The latest in our series of writers sharing their comfort watches celebrates Will Smith and Martin Lawrence's ground-breaking action comedy.
Sitcoms Martin and The Fresh Prince of Bel-Air were still on the air when Bad Boys hit theatres 30 years ago. Their leading men, Martin Lawrence and Will Smith, respectively, brought a lot of that goofy small-screen banter - this time loaded with testosterone and F-bombs - to a buddy cop movie.
Bad Boys opens with an announcement of their arrival. Lawrence's Marcus Burnett and Smith's Mike Lowrey are cruising around Miami in a Porsche 911, doing a sitcom bit as they bicker over French fries and cupholders, before a pair of car thieves catch them by surprise and hold them up at gunpoint.
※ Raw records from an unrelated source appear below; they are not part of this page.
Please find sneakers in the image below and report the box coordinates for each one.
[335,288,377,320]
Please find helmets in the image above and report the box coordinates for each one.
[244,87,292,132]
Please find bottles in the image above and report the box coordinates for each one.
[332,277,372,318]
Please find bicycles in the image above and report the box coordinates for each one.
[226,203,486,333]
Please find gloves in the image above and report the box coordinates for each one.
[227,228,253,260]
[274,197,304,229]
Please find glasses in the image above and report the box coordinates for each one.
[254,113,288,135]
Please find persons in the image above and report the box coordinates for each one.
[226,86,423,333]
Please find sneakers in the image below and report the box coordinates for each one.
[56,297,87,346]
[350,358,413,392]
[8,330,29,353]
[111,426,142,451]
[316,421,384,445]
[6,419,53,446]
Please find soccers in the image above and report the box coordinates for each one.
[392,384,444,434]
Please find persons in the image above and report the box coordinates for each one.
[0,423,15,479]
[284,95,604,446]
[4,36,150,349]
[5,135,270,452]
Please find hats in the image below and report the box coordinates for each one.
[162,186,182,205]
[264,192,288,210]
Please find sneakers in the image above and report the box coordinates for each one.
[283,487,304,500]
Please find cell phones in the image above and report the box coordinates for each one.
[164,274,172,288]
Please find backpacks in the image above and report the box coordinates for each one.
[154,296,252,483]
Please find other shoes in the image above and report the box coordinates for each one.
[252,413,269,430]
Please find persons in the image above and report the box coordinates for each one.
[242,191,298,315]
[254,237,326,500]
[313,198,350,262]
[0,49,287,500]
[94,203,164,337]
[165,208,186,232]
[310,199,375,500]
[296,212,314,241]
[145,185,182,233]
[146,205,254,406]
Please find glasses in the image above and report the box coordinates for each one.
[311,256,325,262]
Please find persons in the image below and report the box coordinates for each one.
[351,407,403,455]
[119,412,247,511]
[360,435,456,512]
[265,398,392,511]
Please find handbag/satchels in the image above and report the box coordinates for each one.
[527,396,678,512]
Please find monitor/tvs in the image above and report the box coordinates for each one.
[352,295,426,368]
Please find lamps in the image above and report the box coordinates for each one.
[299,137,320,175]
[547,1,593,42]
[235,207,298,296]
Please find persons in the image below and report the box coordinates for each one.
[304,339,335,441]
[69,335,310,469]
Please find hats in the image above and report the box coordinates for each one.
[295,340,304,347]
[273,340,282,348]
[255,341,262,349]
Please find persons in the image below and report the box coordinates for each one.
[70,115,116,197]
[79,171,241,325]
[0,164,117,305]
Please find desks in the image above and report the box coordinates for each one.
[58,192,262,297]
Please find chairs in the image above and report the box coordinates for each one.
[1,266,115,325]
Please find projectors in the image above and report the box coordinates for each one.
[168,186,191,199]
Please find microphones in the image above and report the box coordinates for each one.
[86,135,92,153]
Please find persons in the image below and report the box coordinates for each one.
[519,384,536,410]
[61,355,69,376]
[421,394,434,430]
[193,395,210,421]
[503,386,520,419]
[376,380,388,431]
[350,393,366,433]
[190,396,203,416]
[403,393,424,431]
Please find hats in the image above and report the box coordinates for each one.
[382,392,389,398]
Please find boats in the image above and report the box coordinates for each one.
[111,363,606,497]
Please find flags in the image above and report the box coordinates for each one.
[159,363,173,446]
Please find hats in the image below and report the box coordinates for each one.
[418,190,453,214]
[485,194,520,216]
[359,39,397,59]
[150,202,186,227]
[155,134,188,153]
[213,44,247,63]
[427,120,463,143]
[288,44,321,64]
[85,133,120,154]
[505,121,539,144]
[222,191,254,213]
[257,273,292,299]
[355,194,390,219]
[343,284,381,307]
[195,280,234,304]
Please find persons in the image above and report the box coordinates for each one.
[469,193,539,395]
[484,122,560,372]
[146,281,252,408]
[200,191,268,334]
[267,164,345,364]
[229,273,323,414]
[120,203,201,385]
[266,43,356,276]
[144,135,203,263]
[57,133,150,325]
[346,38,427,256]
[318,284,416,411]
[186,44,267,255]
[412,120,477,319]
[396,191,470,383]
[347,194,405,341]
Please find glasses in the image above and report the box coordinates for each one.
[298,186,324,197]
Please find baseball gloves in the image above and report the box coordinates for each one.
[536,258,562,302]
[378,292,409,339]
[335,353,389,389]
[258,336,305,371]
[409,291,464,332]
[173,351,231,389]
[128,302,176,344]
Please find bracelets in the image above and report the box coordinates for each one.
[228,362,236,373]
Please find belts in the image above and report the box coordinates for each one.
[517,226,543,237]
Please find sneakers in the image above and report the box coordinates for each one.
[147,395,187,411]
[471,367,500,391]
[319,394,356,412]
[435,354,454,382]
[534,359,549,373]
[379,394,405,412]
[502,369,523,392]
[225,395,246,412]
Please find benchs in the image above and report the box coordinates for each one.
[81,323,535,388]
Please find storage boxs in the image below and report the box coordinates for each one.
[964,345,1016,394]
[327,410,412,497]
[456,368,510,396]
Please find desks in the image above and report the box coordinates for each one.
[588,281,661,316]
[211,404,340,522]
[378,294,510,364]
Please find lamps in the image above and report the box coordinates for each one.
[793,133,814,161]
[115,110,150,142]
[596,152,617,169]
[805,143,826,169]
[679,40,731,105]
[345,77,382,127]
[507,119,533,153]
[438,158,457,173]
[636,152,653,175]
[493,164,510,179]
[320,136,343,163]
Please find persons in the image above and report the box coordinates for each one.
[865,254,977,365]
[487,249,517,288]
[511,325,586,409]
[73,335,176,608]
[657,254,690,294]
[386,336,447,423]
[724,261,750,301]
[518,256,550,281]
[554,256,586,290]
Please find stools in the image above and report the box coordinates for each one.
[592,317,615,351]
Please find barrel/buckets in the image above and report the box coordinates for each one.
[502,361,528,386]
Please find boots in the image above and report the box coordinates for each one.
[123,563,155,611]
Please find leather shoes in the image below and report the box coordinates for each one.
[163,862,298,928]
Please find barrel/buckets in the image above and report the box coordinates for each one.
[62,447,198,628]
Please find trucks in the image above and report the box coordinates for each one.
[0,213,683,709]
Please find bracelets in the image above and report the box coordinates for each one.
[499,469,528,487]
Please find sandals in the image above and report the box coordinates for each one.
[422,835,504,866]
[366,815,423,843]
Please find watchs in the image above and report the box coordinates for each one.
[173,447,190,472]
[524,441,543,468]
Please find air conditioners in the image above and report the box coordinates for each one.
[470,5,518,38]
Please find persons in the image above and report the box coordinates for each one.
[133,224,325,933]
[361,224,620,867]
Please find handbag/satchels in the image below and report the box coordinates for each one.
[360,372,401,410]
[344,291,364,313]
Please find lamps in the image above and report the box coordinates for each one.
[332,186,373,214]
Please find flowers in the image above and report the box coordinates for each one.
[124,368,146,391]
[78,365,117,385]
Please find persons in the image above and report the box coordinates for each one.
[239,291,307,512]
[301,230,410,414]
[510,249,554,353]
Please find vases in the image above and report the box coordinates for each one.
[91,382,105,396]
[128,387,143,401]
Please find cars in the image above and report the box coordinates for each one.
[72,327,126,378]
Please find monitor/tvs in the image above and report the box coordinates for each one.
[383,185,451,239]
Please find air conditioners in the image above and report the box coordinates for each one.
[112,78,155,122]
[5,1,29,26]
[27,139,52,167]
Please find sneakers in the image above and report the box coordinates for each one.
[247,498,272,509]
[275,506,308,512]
When Smith's Mike warns that they're cops, one of the car jackers dismisses him - "Well, I'm a stand-up comedian, and I suck" - as if speaking for an audience unconvinced that these two comic personalities could plausibly exist in their new roles.
An elbow to the head and kick to the groin later - Smith and Lawrence making a trope-y takedown appear convincingly cool - leaves that same doubter laid flat, looking up at Will Smith as he calmly points a gun at him (and the audience) while responding: "Now, let's hear one of them jokes, bitch."
For any kid like myself weaned on Martin and Fresh Prince - for whom the latter especially would dictate our fashion sense and goofball sensibilities - that moment landed like an exhilarating coming-of-age. Our household icon just graduated to badass movie-star status, even growing his baby mustache into a goatee, while basking in the golden hues director Michael Bay, in his feature-film debut, would bathe him in. It's a feeling I first experienced as a 13-year-old sneaking into a very R-rated movie on opening day, and relive every time I revisit Bad Boys - whether in whole or just the part when Smith’s sprinting through Miami streets in slow motion, his shirt open to reveal a glistening Adonis-like physique.
Sure, Bad Boys is riddled with cliches and groaners. It's a formulaic action movie about two narcotics detectives hunting down heroin stolen from their own precinct. They have to role-play as each other because of a contrived plot device involving a witness (Téa Leoni, also fabulous) whose desperate demands set up the duplicity. But Smith and Lawrence make all the flaws go down easy, needling each other with their hilarious rapport, while Leoni easily holds her own against the comic stars.
Bay elevates the material with his high-adrenaline opulence. The director's swooping slow-motion camera work and operatic low-angle shots of action heroes as gods would reach parodic levels in follow-up movies like The Island, Transformers and even Bad Boys II. But in his first time out, Bay's bombastic aesthetic (with some shots and production design elements lifted from his music video for Meatloaf's I'll Do Anything for Love) was an exciting calling card for a director who would later be referred to as a vulgar auteur. Who else would stage a splashy bathroom brawl, where heads are smashed into urinals, with gothic romantic candlelight?
Instead of drowning out his stars with this maximalism, Bay’s style instead puts them on a pedestal. That feels especially ground-breaking since this was the rare studio action movie at the time starring not one but two Black leads.
Before Bad Boys, buddy-cop movies favored the tempered chocolate-and-vanilla pairings of 48 Hrs. (Eddie Murphy and Nick Nolte), Lethal Weapon (Danny Glover and Mel Gibson) and The Last Boy Scout (Damon Wayans and Bruce Willis). That wouldn't have worked for a premise, originally conceived as a comedy for SNL stars Dana Carvey and Jon Lovitz, where the two stars have to swap identities.
Casting both Smith and Lawrence, and giving them the room to make the movie completely their own, set the stage for an action movie with distinct swagger, transcending the way Black-led movies at the time were pigeon-holed as strictly for "urban" audiences. The hip-hop, R&B and dancehall on the soundtrack added to that sensation, pairing tracks from 2Pac, Warren G, Babyface, Diana King and Ini Kamoze with Mark Mancina's adrenaline rush of a score (that man went hard on those strings!).
Lawrence and Smith clearly understood what it meant for them to step up to these roles, and take up that rarified space, which is why throughout Bad Boys they keep paying homage to those who came before them. "Wesley Snipes, Passenger 57!" Lawrence yells out in that opening announcing their arrival, following that up with comically timed shout-outs to Shaft, Action Jackson and Jim Brown, the former football star who starred in The Dirty Dozen and 100 Rifles.
These were the Black action heroes that Smith and Lawrence grew up with, just as we would grow up with them.